DOCUMENT EXTRACT ->
==============================
The steps are mostly based on these refrences:
- [Fine-tuning XLS-R for Multi-Lingual ASR with 🤗 Transformers](https://huggingface.co/blog/fine-tune-xlsr-wav2vec2)
- [Fine_Tune_XLSR_Wav2Vec2_on_Persian_ShEMO](https://github.com/m3hrdadfi/notebooks/blob/main/Fine_Tune_XLSR_Wav2Vec2_on_Persian_ShEMO_ASR_with_%F0%9F%A4%97_Transformers_ipynb.ipynb)

You can consult them if you want to see a more detailed procedure.

The second one also contains valuable hints on how to preprocess the persian text for our purpose.

In [2]:
# # Download nessecary libraries
# !pip install datasets==2.10.0 --quiet
# !pip install transformers --quiet

## Loading the dataset

In [3]:
# If you wish your data to persist even when you shutdown colab, save your intermediate results to your google drive
# Then in the code you can change the saving path of files to ./drive/MyDrive/ path, which is your google drive disk
from os import path,system,mkdir

# from google.colab import drive
# drive.mount('/content/drive/')

# if not path.exists('./drive/MyDrive/ASR_Colab'):
#   mkdir('./drive/MyDrive/ASR_Colab')
==============================
INFORMATION SHOWN ->
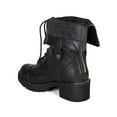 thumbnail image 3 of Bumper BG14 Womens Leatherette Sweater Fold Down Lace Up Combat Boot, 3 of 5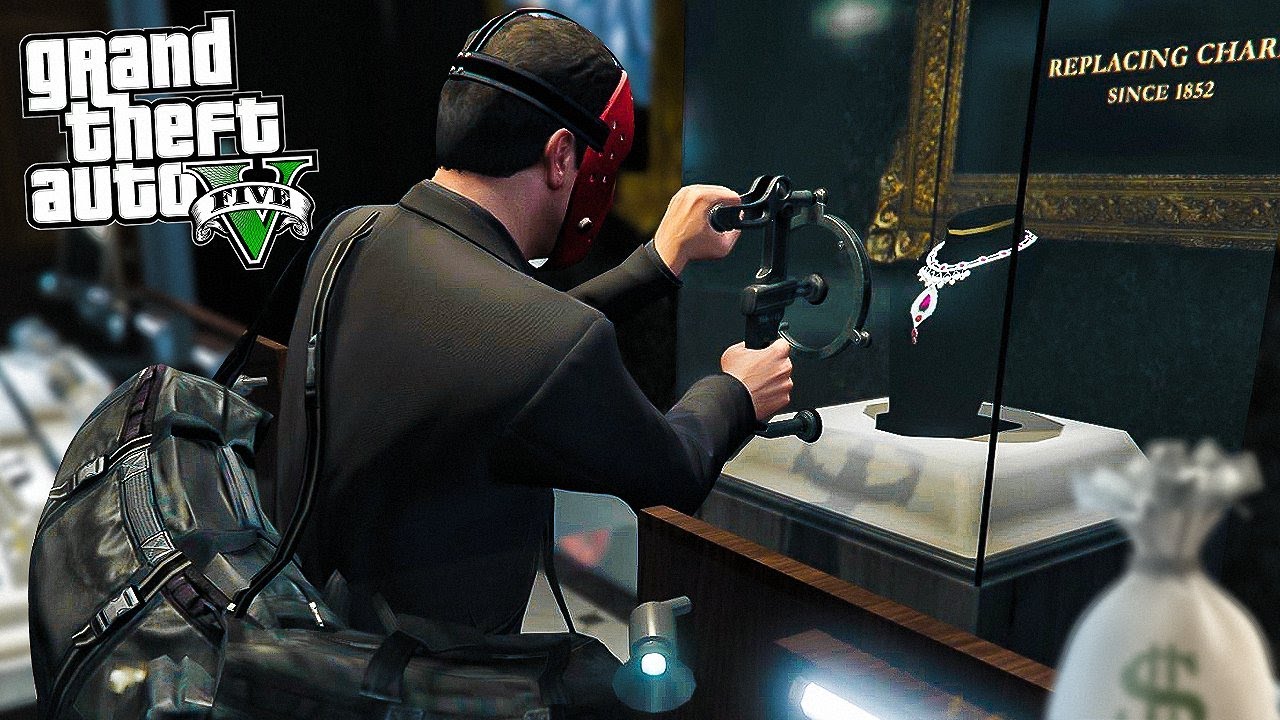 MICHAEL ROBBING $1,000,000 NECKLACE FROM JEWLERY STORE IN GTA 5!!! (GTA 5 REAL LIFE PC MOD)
==============================
PROBLEMS TO SOLVE ->
1. Which names does the fine-tuning notebook excerpt import from the os module?
2. Print the part of the fine-tuning notebook excerpt that opens with the words containing "The steps are" and closes with "more detailed procedure.".

ANSWERS ->
1. path, system, mkdir

2.
The steps are mostly based on these refrences:
- [Fine-tuning XLS-R for Multi-Lingual ASR with 🤗 Transformers](https://huggingface.co/blog/fine-tune-xlsr-wav2vec2)
- [Fine_Tune_XLSR_Wav2Vec2_on_Persian_ShEMO](https://github.com/m3hrdadfi/notebooks/blob/main/Fine_Tune_XLSR_Wav2Vec2_on_Persian_ShEMO_ASR_with_%F0%9F%A4%97_Transformers_ipynb.ipynb)

You can consult them if you want to see a more detailed procedure.